··· Exercise input ···
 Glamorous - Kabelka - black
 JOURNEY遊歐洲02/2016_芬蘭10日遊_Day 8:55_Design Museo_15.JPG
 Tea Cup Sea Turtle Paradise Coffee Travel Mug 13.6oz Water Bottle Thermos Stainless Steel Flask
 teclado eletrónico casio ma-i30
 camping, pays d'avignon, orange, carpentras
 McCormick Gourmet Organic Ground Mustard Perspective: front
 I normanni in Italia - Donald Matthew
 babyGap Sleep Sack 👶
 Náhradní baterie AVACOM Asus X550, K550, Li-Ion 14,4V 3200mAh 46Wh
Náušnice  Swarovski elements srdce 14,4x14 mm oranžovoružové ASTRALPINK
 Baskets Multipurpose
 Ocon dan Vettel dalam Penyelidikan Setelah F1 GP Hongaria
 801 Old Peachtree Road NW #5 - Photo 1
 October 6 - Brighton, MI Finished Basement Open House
···
··· Exercise input ···
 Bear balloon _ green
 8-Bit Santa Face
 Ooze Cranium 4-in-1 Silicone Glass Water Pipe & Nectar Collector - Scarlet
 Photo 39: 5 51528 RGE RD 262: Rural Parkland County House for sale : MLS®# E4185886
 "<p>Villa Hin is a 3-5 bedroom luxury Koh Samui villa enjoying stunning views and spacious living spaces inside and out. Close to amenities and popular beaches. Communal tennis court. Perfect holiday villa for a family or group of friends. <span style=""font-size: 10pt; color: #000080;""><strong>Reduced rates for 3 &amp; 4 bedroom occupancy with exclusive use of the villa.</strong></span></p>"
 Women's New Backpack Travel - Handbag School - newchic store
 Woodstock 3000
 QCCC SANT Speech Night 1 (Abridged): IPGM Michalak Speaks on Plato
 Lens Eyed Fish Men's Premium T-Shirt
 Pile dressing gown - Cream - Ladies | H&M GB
···
··· Exercise input ···
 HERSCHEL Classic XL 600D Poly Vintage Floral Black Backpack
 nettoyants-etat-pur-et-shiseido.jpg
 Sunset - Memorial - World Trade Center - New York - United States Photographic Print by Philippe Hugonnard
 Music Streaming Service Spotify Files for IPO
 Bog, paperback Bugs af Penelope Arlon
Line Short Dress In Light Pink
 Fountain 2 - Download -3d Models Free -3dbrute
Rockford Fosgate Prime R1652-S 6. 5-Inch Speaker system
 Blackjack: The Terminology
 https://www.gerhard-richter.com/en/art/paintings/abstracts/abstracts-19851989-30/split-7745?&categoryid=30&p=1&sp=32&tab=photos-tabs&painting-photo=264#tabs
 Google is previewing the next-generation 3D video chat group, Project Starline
···
Directions
Every line above from the line with "JOURNEY遊歐洲02/2016_芬蘭10日遊_Day 8:55_Design Museo_15.JPG" to the line with "camping, pays d'avignon, orange, carpentras" is wanted, ends included; write them out exactly and add no other line.

Result of the task
 JOURNEY遊歐洲02/2016_芬蘭10日遊_Day 8:55_Design Museo_15.JPG
 Tea Cup Sea Turtle Paradise Coffee Travel Mug 13.6oz Water Bottle Thermos Stainless Steel Flask
 teclado eletrónico casio ma-i30
 camping, pays d'avignon, orange, carpentras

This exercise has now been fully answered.